▶ _Written instruction_: Copy the data from the line that contains "Among the elements" to its last line, exactly, including both of those lines and leaving out everything before.

***** Data rows

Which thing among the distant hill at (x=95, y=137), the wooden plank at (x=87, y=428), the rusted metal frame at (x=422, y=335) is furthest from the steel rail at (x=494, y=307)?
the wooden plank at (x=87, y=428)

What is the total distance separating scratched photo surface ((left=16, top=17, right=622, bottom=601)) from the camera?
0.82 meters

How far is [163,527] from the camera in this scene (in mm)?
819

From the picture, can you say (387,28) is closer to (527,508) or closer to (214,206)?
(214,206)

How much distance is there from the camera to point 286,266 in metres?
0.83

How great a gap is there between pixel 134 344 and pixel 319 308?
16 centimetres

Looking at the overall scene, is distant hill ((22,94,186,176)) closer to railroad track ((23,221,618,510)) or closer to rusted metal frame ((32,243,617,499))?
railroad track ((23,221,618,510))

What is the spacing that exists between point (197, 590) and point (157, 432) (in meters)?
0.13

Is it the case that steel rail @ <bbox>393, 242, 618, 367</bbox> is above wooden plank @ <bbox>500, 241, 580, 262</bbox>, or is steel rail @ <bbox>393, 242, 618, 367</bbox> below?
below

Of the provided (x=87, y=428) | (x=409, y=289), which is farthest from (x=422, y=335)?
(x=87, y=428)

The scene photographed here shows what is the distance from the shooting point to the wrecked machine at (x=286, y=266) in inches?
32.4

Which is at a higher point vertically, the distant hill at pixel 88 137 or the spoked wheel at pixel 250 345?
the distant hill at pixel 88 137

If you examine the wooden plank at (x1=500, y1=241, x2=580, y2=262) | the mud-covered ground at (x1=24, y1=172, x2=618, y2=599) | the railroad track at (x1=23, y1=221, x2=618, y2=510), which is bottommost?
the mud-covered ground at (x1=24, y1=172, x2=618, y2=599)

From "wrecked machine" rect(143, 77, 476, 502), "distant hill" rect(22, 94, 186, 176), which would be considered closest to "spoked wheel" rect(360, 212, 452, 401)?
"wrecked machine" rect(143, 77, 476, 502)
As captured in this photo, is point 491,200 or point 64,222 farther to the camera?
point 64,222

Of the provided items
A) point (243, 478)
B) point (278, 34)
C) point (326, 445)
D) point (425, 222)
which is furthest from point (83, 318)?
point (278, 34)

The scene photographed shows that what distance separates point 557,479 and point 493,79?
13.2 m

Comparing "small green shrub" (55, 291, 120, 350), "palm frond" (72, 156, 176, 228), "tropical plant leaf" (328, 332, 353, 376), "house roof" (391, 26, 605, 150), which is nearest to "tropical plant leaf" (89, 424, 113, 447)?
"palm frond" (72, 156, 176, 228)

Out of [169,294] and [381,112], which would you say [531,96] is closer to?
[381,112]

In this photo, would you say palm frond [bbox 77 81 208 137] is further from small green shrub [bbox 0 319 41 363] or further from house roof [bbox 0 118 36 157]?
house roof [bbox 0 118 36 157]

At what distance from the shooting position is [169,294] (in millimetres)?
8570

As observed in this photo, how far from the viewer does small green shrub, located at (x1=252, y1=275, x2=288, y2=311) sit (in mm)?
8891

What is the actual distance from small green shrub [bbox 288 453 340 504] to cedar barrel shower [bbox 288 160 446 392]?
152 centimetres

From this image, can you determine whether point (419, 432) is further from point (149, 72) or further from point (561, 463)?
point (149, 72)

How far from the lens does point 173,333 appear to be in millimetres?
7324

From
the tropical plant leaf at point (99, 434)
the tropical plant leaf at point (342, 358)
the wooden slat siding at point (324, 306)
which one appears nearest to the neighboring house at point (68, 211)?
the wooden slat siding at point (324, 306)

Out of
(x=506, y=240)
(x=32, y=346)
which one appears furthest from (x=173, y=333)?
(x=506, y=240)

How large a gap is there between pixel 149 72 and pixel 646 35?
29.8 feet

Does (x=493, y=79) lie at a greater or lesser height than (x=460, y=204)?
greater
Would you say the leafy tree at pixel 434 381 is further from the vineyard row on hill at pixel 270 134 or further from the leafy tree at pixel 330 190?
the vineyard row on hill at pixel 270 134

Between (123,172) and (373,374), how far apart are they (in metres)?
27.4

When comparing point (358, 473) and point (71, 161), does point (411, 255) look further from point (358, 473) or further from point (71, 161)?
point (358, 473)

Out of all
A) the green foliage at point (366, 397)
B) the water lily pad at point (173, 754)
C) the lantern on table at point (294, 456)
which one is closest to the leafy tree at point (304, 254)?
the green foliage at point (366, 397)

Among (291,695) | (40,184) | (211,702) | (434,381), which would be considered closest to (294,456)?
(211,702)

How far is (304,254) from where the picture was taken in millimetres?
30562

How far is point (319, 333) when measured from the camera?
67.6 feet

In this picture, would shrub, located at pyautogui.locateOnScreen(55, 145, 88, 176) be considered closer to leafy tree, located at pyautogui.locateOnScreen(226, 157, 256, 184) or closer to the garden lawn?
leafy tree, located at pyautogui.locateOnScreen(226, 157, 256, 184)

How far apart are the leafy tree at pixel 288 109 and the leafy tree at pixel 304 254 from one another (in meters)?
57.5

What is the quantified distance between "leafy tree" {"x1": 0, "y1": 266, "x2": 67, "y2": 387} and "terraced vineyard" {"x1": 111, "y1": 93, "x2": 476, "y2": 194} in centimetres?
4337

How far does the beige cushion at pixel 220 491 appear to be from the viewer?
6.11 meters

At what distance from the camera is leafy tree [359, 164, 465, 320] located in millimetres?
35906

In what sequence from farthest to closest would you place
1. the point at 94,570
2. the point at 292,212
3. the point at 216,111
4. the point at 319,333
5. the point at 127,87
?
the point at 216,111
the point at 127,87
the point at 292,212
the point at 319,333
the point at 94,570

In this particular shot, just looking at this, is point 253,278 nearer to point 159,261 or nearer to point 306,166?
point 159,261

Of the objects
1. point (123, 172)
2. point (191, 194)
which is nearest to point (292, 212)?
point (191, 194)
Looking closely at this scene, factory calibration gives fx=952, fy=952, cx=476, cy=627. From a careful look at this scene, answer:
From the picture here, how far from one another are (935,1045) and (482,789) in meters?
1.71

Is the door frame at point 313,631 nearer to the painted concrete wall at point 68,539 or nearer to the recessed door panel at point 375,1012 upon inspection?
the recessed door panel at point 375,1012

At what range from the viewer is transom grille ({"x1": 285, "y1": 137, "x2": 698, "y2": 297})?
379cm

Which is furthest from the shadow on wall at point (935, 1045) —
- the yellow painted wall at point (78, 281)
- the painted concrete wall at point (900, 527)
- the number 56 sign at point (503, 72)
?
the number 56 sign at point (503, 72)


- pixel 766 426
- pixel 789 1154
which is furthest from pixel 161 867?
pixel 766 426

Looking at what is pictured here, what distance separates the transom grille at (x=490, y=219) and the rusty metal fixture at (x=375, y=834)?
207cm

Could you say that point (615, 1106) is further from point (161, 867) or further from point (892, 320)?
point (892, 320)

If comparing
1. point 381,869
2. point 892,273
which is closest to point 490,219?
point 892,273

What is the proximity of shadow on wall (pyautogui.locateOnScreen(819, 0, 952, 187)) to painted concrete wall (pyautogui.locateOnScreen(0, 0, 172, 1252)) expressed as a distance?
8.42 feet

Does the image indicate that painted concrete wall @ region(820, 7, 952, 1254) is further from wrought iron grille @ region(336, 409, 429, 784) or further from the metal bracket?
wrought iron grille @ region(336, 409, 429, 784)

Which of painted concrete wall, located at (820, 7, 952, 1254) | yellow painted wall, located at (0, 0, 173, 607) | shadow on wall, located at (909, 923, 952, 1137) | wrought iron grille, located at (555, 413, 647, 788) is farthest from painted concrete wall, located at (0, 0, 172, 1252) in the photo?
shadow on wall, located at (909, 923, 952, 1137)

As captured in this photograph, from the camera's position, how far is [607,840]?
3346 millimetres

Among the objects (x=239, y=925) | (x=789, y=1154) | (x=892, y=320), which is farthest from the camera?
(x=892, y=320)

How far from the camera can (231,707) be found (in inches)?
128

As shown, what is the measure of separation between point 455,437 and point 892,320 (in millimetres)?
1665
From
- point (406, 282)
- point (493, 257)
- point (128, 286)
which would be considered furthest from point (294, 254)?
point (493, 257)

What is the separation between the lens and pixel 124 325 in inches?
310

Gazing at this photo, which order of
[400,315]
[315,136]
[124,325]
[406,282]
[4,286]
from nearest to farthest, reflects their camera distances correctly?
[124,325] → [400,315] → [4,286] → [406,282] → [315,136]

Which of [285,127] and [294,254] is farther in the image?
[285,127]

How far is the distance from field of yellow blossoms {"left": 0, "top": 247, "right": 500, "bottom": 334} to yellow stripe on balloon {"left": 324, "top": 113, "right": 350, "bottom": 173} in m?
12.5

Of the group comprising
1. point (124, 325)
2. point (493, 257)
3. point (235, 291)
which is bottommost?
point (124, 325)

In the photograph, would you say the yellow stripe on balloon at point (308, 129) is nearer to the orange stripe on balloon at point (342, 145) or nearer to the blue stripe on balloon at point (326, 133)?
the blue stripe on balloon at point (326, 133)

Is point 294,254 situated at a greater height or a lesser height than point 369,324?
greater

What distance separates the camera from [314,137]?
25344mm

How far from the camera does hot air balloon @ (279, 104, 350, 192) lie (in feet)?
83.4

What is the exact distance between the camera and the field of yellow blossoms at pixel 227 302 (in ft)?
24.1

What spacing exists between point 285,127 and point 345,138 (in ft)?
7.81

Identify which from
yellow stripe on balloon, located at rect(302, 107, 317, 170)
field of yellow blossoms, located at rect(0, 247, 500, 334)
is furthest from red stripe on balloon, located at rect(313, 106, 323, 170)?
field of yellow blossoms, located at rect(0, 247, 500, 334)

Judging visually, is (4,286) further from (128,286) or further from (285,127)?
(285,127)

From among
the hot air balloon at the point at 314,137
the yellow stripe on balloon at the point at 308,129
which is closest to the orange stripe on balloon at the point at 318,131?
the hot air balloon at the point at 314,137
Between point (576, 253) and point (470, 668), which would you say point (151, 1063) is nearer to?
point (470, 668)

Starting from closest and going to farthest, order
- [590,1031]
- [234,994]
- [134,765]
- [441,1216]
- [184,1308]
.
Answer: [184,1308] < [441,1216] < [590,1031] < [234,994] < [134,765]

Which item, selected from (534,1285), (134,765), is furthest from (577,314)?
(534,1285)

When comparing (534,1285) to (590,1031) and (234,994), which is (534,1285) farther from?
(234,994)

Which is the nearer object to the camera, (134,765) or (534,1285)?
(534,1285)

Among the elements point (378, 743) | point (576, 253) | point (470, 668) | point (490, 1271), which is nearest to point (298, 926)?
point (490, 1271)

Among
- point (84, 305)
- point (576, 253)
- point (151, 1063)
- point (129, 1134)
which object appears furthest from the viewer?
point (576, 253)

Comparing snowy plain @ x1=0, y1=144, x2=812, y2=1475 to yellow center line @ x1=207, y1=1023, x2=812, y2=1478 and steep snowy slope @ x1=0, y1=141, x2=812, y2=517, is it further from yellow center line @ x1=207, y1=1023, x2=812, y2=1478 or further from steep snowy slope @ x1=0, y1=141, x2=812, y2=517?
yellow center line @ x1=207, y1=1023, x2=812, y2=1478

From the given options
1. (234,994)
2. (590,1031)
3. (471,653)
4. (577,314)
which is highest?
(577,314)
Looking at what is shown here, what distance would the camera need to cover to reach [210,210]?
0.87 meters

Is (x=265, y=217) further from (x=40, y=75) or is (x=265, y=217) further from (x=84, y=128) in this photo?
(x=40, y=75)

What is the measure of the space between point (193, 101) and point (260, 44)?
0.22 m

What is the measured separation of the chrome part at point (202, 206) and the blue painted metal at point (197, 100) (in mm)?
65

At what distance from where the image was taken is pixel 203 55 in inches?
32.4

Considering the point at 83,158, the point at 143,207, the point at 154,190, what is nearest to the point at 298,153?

**********

▶ _Solution for this problem_:
Among the elements point (378, 743) | point (576, 253) | point (470, 668) | point (490, 1271), which is nearest to point (298, 926)?
point (490, 1271)

Among
- point (84, 305)
- point (576, 253)
- point (151, 1063)
- point (129, 1134)
which object appears furthest from the viewer?
point (576, 253)

Comparing snowy plain @ x1=0, y1=144, x2=812, y2=1475 to yellow center line @ x1=207, y1=1023, x2=812, y2=1478 and steep snowy slope @ x1=0, y1=141, x2=812, y2=517, is it further from yellow center line @ x1=207, y1=1023, x2=812, y2=1478 or further from steep snowy slope @ x1=0, y1=141, x2=812, y2=517?
yellow center line @ x1=207, y1=1023, x2=812, y2=1478

From the given options
1. (234,994)
2. (590,1031)
3. (471,653)
4. (577,314)
which is highest?
(577,314)
Looking at what is shown here, what distance would the camera need to cover to reach [210,210]?
0.87 meters

Is (x=265, y=217) further from (x=40, y=75) or is (x=265, y=217) further from (x=84, y=128) in this photo?
(x=40, y=75)

What is the measure of the space between point (193, 101) and point (260, 44)?
0.22 m

What is the measured separation of the chrome part at point (202, 206) and the blue painted metal at point (197, 100) (in mm)?
65

At what distance from where the image was taken is pixel 203 55 in inches?
32.4

Considering the point at 83,158, the point at 143,207, the point at 154,190, what is nearest to the point at 298,153?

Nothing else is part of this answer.